Hoy, espero que el Estado me convoque a alguna asamblea, reunión, a alguna renovación de votos en pro del país. Hoy, sigo esperando que me llamen, que suene el teléfono y me digan: “Señor Ramírez lo esperamos con la puntualidad que exige la diligencia”. Y sigo en mi rol de espectador, de voyeur del Estado, de andar por las rendijas buscando un modus vivendi que auspicie la tranquilidad. No hay proposición alguna que venga de Miraflores y congregue. El comandante mondongo tuvo el realismo mágico del petróleo de su lado. Eso sí congregaba, eso sí halaba ombligos, carajo. La santísima providencia del petróleo auspiciaba la vana ilusión del encuentro, el acontecimiento excitante, el delirio.

Fuimos tan arriba en nuestra carrera hacia la gloria y ¡zas! Hemos vuelto a la realidad del país provisional, del quince y último, al país de gente que sobrevive, al campamento que no produce nada. Bastó esa pequeña ilusión saudita, la migaja en la administración de recursos públicos, para sentirnos alados por el sueño del progreso. Y nos dimos cuenta de que el país no progresó, de que no hubo avance. Que estos años han sido de engorde, de obesidad mórbida, de grasienta hinchazón. Sumidos en esos kilos de frustración y amargura, de engaño y estafa, de cheverismo y joda, de pobreza y campante corrupción, de arbitrariedad y totalitarismo; estamos próximos al foso, que no será una panacea universal; sino la rutilante cloaca cuya putrefacción afincará más el fracaso. Y seguiremos contemplando desde el conuco de nuestra esperanza fallida, las ideas de un hombre como Nicolás Maduro, que a imitación de su padre, piensa y siente que el Estado es él.

> **Entradas del conjunto de datos**
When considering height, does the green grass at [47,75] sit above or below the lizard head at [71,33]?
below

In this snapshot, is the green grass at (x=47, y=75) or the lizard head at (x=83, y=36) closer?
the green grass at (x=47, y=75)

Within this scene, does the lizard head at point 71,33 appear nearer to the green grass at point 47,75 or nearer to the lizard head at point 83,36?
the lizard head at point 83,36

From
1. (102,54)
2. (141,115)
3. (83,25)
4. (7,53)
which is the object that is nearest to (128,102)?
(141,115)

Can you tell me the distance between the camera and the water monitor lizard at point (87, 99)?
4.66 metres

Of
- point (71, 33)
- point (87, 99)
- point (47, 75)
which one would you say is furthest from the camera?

> **Actividades**
A. Responde estas preguntas sobre el texto acerca del Estado y el petróleo:
(i) ¿Qué apellido figura en la frase que el texto imagina oír por teléfono?
(ii) ¿Qué tuvo de su lado el comandante mondongo?
(iii) ¿A imitación de quién piensa y siente Nicolás Maduro que el Estado es él?
B. ¿Puedes reanudar el texto sobre el Estado y el petróleo a partir de su última oración?

> **Respuestas del ejercicio**
A.
(i) Ramírez.
(ii) El realismo mágico del petróleo.
(iii) De su padre.

B.
¿Quién sale al ruedo y promete país? Los venezolanos, en nuestra afanada costumbre religiosa, esperamos un profeta que componga esta vaina. Alguien que camine sobre las aguas de la derrota nacional y funde un nuevo edén. Alguien que refuerce la idea de un nuevo país desde los escombros. Alguien que tenga la suficiente voluntad de engañarnos, de no romper con esa tradición del Estado. Alguien que sea el artífice de la venezolanidad, el constructor de una identidad civil universal, el hacedor de aspiraciones fundadas en milagros capaces de restaurar el país en tres días. Mientras tanto y por si acaso, sigo en mi claustro mediando el foso, esperando el email desde Miraflores, viendo pasar mesías, profetas y Lorenzos de Médicis prometiendo patria.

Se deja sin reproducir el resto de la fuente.